Aber Zeiten ändern sich. Der 22-jährige Sizilianer wird nächstes Jahr im (laut CQRanking) besten Team der Welt, Team Sky, fahren. Bereits im Juni, und damit als einer der ersten U23-Fahrer überhaupt, war er sich mit dem britischen Team, dessen Sponsor erhebliche Interessen am italienischen Markt hat, einig. Team Manager Dave Brailsford spricht zwar davon ein „echtes Juwel entdeckt“ zu haben, aber zu dem Zeitpunkt war das „Juwel“ schon jedem, der sich auch nur annähernd mit Nachwuchsradsport beschäftigt, ein Begriff. Puccio hatte einen unglaublichen Monat April abgeliefert, in dem er bei mehreren der prestigeträchtigsten U23-Rennen Topresultate herausfahren konnte.

 

Als Junior war Puccio in Italien einer besten seines 1989er Jahrgangs. Was keineswegs unterschätzt werden darf, denn mit Leuten wie Ulissi, Ratto, Appollonio, Guardini, Viviani oder Felline ist dieser extrem reichhaltig an guten Talenten. In seinen bisherigen drei Jahren in der U23-Klasse war von diesem Potential allerdings wenig zu sehen. Viele mit denen er sich damals auf Augenhöhe duellierte sind bereits bei den Profis erfolgreich. Erst im Jahr 2010 ging es etwas bergauf mit Puccios Leistung, was einige ordentliche Resultate bei italienischen Amateurrennen belegen. Zur Saison 2011 wechselte er dann zum Team Hopplà. Ein Schritt, den er selbst als eine der Hauptgründe für seinen Leistungssprung in dieser Saison nennt.

 

Bereits im März 2011 sorgte er mit dem Sieg bei einem schweren Eintagesrennen, dem Giro delle Colline Chiantigiane, für Furore. Aufgrund seiner Frühform wurde er für die Flandern-Rundfahrt (1.NC) nominiert, was seine erste Berufung in das U23 Nationalteam überhaupt darstellte. Mit einer Attacke an der letzten Helling des Tages, dem Eikenberg, 9km vor dem Ziel, konnte er das top besetzte Rennen gewinnen. Es war der Auftakt des Wahnsinnsmonats April.

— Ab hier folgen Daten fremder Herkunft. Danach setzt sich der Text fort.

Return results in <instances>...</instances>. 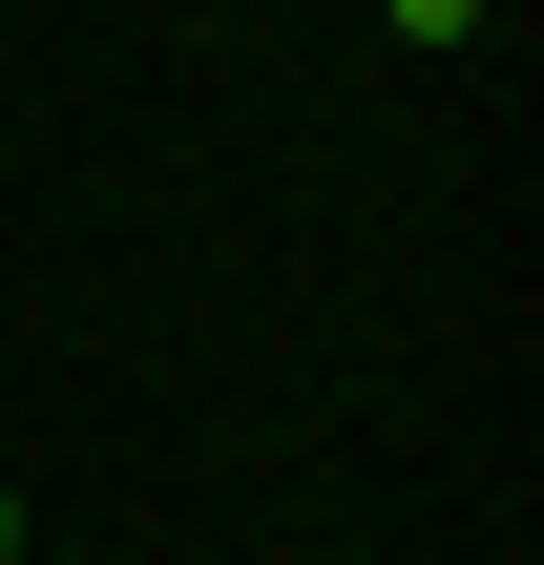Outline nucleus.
Instances as JSON below:
<instances>
[{
  "mask_svg": "<svg viewBox=\"0 0 544 565\" xmlns=\"http://www.w3.org/2000/svg\"><path fill=\"white\" fill-rule=\"evenodd\" d=\"M377 21H398V42H482V0H377Z\"/></svg>",
  "mask_w": 544,
  "mask_h": 565,
  "instance_id": "obj_1",
  "label": "nucleus"
},
{
  "mask_svg": "<svg viewBox=\"0 0 544 565\" xmlns=\"http://www.w3.org/2000/svg\"><path fill=\"white\" fill-rule=\"evenodd\" d=\"M0 565H21V482H0Z\"/></svg>",
  "mask_w": 544,
  "mask_h": 565,
  "instance_id": "obj_2",
  "label": "nucleus"
}]
</instances>
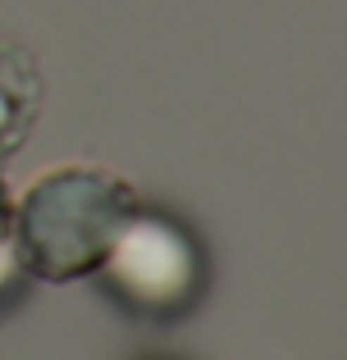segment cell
I'll use <instances>...</instances> for the list:
<instances>
[{
    "instance_id": "obj_1",
    "label": "cell",
    "mask_w": 347,
    "mask_h": 360,
    "mask_svg": "<svg viewBox=\"0 0 347 360\" xmlns=\"http://www.w3.org/2000/svg\"><path fill=\"white\" fill-rule=\"evenodd\" d=\"M142 205L133 183L101 165H64L42 174L14 205V233L32 278H92L124 219Z\"/></svg>"
},
{
    "instance_id": "obj_2",
    "label": "cell",
    "mask_w": 347,
    "mask_h": 360,
    "mask_svg": "<svg viewBox=\"0 0 347 360\" xmlns=\"http://www.w3.org/2000/svg\"><path fill=\"white\" fill-rule=\"evenodd\" d=\"M92 283L137 324H178L206 297L210 260L187 219L160 205H137L92 269Z\"/></svg>"
},
{
    "instance_id": "obj_3",
    "label": "cell",
    "mask_w": 347,
    "mask_h": 360,
    "mask_svg": "<svg viewBox=\"0 0 347 360\" xmlns=\"http://www.w3.org/2000/svg\"><path fill=\"white\" fill-rule=\"evenodd\" d=\"M42 115V73L23 46L0 37V160L18 155Z\"/></svg>"
},
{
    "instance_id": "obj_4",
    "label": "cell",
    "mask_w": 347,
    "mask_h": 360,
    "mask_svg": "<svg viewBox=\"0 0 347 360\" xmlns=\"http://www.w3.org/2000/svg\"><path fill=\"white\" fill-rule=\"evenodd\" d=\"M27 292H32V269H27L23 246H18V233H14V210H5L0 214V319L23 306Z\"/></svg>"
},
{
    "instance_id": "obj_5",
    "label": "cell",
    "mask_w": 347,
    "mask_h": 360,
    "mask_svg": "<svg viewBox=\"0 0 347 360\" xmlns=\"http://www.w3.org/2000/svg\"><path fill=\"white\" fill-rule=\"evenodd\" d=\"M0 210H14V201H9V192H5V183H0Z\"/></svg>"
},
{
    "instance_id": "obj_6",
    "label": "cell",
    "mask_w": 347,
    "mask_h": 360,
    "mask_svg": "<svg viewBox=\"0 0 347 360\" xmlns=\"http://www.w3.org/2000/svg\"><path fill=\"white\" fill-rule=\"evenodd\" d=\"M156 360H170V356H156Z\"/></svg>"
}]
</instances>
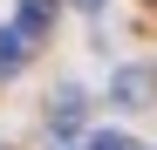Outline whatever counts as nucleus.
<instances>
[{
	"label": "nucleus",
	"instance_id": "1",
	"mask_svg": "<svg viewBox=\"0 0 157 150\" xmlns=\"http://www.w3.org/2000/svg\"><path fill=\"white\" fill-rule=\"evenodd\" d=\"M150 89H157V68L130 62V68H116V82H109V103H116V109H144V103H150Z\"/></svg>",
	"mask_w": 157,
	"mask_h": 150
},
{
	"label": "nucleus",
	"instance_id": "2",
	"mask_svg": "<svg viewBox=\"0 0 157 150\" xmlns=\"http://www.w3.org/2000/svg\"><path fill=\"white\" fill-rule=\"evenodd\" d=\"M14 28L28 41H41L48 28H55V0H21V7H14Z\"/></svg>",
	"mask_w": 157,
	"mask_h": 150
},
{
	"label": "nucleus",
	"instance_id": "3",
	"mask_svg": "<svg viewBox=\"0 0 157 150\" xmlns=\"http://www.w3.org/2000/svg\"><path fill=\"white\" fill-rule=\"evenodd\" d=\"M28 34H21V28H0V75H21V62H28Z\"/></svg>",
	"mask_w": 157,
	"mask_h": 150
},
{
	"label": "nucleus",
	"instance_id": "4",
	"mask_svg": "<svg viewBox=\"0 0 157 150\" xmlns=\"http://www.w3.org/2000/svg\"><path fill=\"white\" fill-rule=\"evenodd\" d=\"M55 130H62V137L82 130V89H62V96H55Z\"/></svg>",
	"mask_w": 157,
	"mask_h": 150
},
{
	"label": "nucleus",
	"instance_id": "5",
	"mask_svg": "<svg viewBox=\"0 0 157 150\" xmlns=\"http://www.w3.org/2000/svg\"><path fill=\"white\" fill-rule=\"evenodd\" d=\"M82 150H137V143H130V137H116V130H96Z\"/></svg>",
	"mask_w": 157,
	"mask_h": 150
},
{
	"label": "nucleus",
	"instance_id": "6",
	"mask_svg": "<svg viewBox=\"0 0 157 150\" xmlns=\"http://www.w3.org/2000/svg\"><path fill=\"white\" fill-rule=\"evenodd\" d=\"M75 7H89V14H96V7H102V0H75Z\"/></svg>",
	"mask_w": 157,
	"mask_h": 150
}]
</instances>
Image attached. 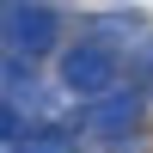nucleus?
Segmentation results:
<instances>
[]
</instances>
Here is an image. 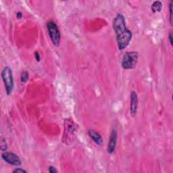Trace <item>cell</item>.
Instances as JSON below:
<instances>
[{
	"mask_svg": "<svg viewBox=\"0 0 173 173\" xmlns=\"http://www.w3.org/2000/svg\"><path fill=\"white\" fill-rule=\"evenodd\" d=\"M113 29L116 33L118 48L122 51L128 45L133 37L132 32L127 28L125 18L122 14H118L114 18Z\"/></svg>",
	"mask_w": 173,
	"mask_h": 173,
	"instance_id": "6da1fadb",
	"label": "cell"
},
{
	"mask_svg": "<svg viewBox=\"0 0 173 173\" xmlns=\"http://www.w3.org/2000/svg\"><path fill=\"white\" fill-rule=\"evenodd\" d=\"M1 78L5 86L7 95H10L13 92L14 89V78L13 73L11 68L6 66L4 68L1 72Z\"/></svg>",
	"mask_w": 173,
	"mask_h": 173,
	"instance_id": "7a4b0ae2",
	"label": "cell"
},
{
	"mask_svg": "<svg viewBox=\"0 0 173 173\" xmlns=\"http://www.w3.org/2000/svg\"><path fill=\"white\" fill-rule=\"evenodd\" d=\"M139 53L137 51H127L123 56L122 60V66L124 69L129 70L133 69L136 67Z\"/></svg>",
	"mask_w": 173,
	"mask_h": 173,
	"instance_id": "3957f363",
	"label": "cell"
},
{
	"mask_svg": "<svg viewBox=\"0 0 173 173\" xmlns=\"http://www.w3.org/2000/svg\"><path fill=\"white\" fill-rule=\"evenodd\" d=\"M46 26L51 42L55 46L58 47L60 44L61 36H60V32L58 25L53 21L49 20L47 22Z\"/></svg>",
	"mask_w": 173,
	"mask_h": 173,
	"instance_id": "277c9868",
	"label": "cell"
},
{
	"mask_svg": "<svg viewBox=\"0 0 173 173\" xmlns=\"http://www.w3.org/2000/svg\"><path fill=\"white\" fill-rule=\"evenodd\" d=\"M1 158L9 164L13 166H20L22 164L20 158L12 152H4L1 155Z\"/></svg>",
	"mask_w": 173,
	"mask_h": 173,
	"instance_id": "5b68a950",
	"label": "cell"
},
{
	"mask_svg": "<svg viewBox=\"0 0 173 173\" xmlns=\"http://www.w3.org/2000/svg\"><path fill=\"white\" fill-rule=\"evenodd\" d=\"M117 129L116 128H114L112 130L110 136L109 142L107 143V151L109 154H113L115 151L116 146V141H117Z\"/></svg>",
	"mask_w": 173,
	"mask_h": 173,
	"instance_id": "8992f818",
	"label": "cell"
},
{
	"mask_svg": "<svg viewBox=\"0 0 173 173\" xmlns=\"http://www.w3.org/2000/svg\"><path fill=\"white\" fill-rule=\"evenodd\" d=\"M138 109V98L137 93L133 91L130 93V112L132 117L134 118L136 116Z\"/></svg>",
	"mask_w": 173,
	"mask_h": 173,
	"instance_id": "52a82bcc",
	"label": "cell"
},
{
	"mask_svg": "<svg viewBox=\"0 0 173 173\" xmlns=\"http://www.w3.org/2000/svg\"><path fill=\"white\" fill-rule=\"evenodd\" d=\"M88 135L91 139H92L97 145L99 146H102L104 141H103L102 137L99 133L95 131V130L93 129H89L88 130Z\"/></svg>",
	"mask_w": 173,
	"mask_h": 173,
	"instance_id": "ba28073f",
	"label": "cell"
},
{
	"mask_svg": "<svg viewBox=\"0 0 173 173\" xmlns=\"http://www.w3.org/2000/svg\"><path fill=\"white\" fill-rule=\"evenodd\" d=\"M162 2L160 1H154L151 6V11H152L154 13L160 12L162 10Z\"/></svg>",
	"mask_w": 173,
	"mask_h": 173,
	"instance_id": "9c48e42d",
	"label": "cell"
},
{
	"mask_svg": "<svg viewBox=\"0 0 173 173\" xmlns=\"http://www.w3.org/2000/svg\"><path fill=\"white\" fill-rule=\"evenodd\" d=\"M29 72L27 71H24L21 74L20 76V81L22 83H26L28 80H29Z\"/></svg>",
	"mask_w": 173,
	"mask_h": 173,
	"instance_id": "30bf717a",
	"label": "cell"
},
{
	"mask_svg": "<svg viewBox=\"0 0 173 173\" xmlns=\"http://www.w3.org/2000/svg\"><path fill=\"white\" fill-rule=\"evenodd\" d=\"M0 148H1V150L2 151H5L8 149V144L6 141V140L4 139L3 137H1V142H0Z\"/></svg>",
	"mask_w": 173,
	"mask_h": 173,
	"instance_id": "8fae6325",
	"label": "cell"
},
{
	"mask_svg": "<svg viewBox=\"0 0 173 173\" xmlns=\"http://www.w3.org/2000/svg\"><path fill=\"white\" fill-rule=\"evenodd\" d=\"M172 1H171L170 2V4H169V10H170V23H171V25H172Z\"/></svg>",
	"mask_w": 173,
	"mask_h": 173,
	"instance_id": "7c38bea8",
	"label": "cell"
},
{
	"mask_svg": "<svg viewBox=\"0 0 173 173\" xmlns=\"http://www.w3.org/2000/svg\"><path fill=\"white\" fill-rule=\"evenodd\" d=\"M13 172L14 173H16V172H23V173H27V170H25L24 169H22V168H16L13 170Z\"/></svg>",
	"mask_w": 173,
	"mask_h": 173,
	"instance_id": "4fadbf2b",
	"label": "cell"
},
{
	"mask_svg": "<svg viewBox=\"0 0 173 173\" xmlns=\"http://www.w3.org/2000/svg\"><path fill=\"white\" fill-rule=\"evenodd\" d=\"M49 171L51 173H56L58 172V170H56V168L55 167H52V166H50V167H49Z\"/></svg>",
	"mask_w": 173,
	"mask_h": 173,
	"instance_id": "5bb4252c",
	"label": "cell"
},
{
	"mask_svg": "<svg viewBox=\"0 0 173 173\" xmlns=\"http://www.w3.org/2000/svg\"><path fill=\"white\" fill-rule=\"evenodd\" d=\"M168 40H169L170 45H172V32H170L169 35H168Z\"/></svg>",
	"mask_w": 173,
	"mask_h": 173,
	"instance_id": "9a60e30c",
	"label": "cell"
},
{
	"mask_svg": "<svg viewBox=\"0 0 173 173\" xmlns=\"http://www.w3.org/2000/svg\"><path fill=\"white\" fill-rule=\"evenodd\" d=\"M35 59H36V60L37 62H39L40 61V56H39V53H37V52H35Z\"/></svg>",
	"mask_w": 173,
	"mask_h": 173,
	"instance_id": "2e32d148",
	"label": "cell"
},
{
	"mask_svg": "<svg viewBox=\"0 0 173 173\" xmlns=\"http://www.w3.org/2000/svg\"><path fill=\"white\" fill-rule=\"evenodd\" d=\"M22 14L21 12H18L17 13V18L20 19V18H22Z\"/></svg>",
	"mask_w": 173,
	"mask_h": 173,
	"instance_id": "e0dca14e",
	"label": "cell"
}]
</instances>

Beim nächsten U23 Nations Cup Rennen, der Toscana Rundfahrt (2.NC), gewann er wiederrum im Solo eine Etappe und belegte in der Gesamtwertung Rang vier. Am letzten Aprilwochenende fuhr dann noch auf Rang zwei bei den beiden knüppelharten Eintagesrennen Giro del Belvedere (1.2U, hinter Boem) und GP Palio del Recioto (1.2U, hinter Preidler). Der Rest der Saison war zwar nicht mehr ganz auf diesem Level, aber mit zwei weiteren Siegen (im Juni bei der Trofeo Adolfo Leoni und im August Firenze-Viareggio) alles andere als verkehrt.

 

Wenn man den Fahrertyp Puccio beschreiben will, stellt man doch noch ein paar Gemeinsamkeiten mit Visconti fest. Ähnlich wie der aktuelle italienische Meister ist Puccio ein guter Bergfahrer und am stärksten bei hügeligen Eintagesrennen, allerdings etwas weniger explosiv im Sprint. Ob er ähnlich erfolgreich bei den Profis sein kann, kann er ab 2012 beweisen.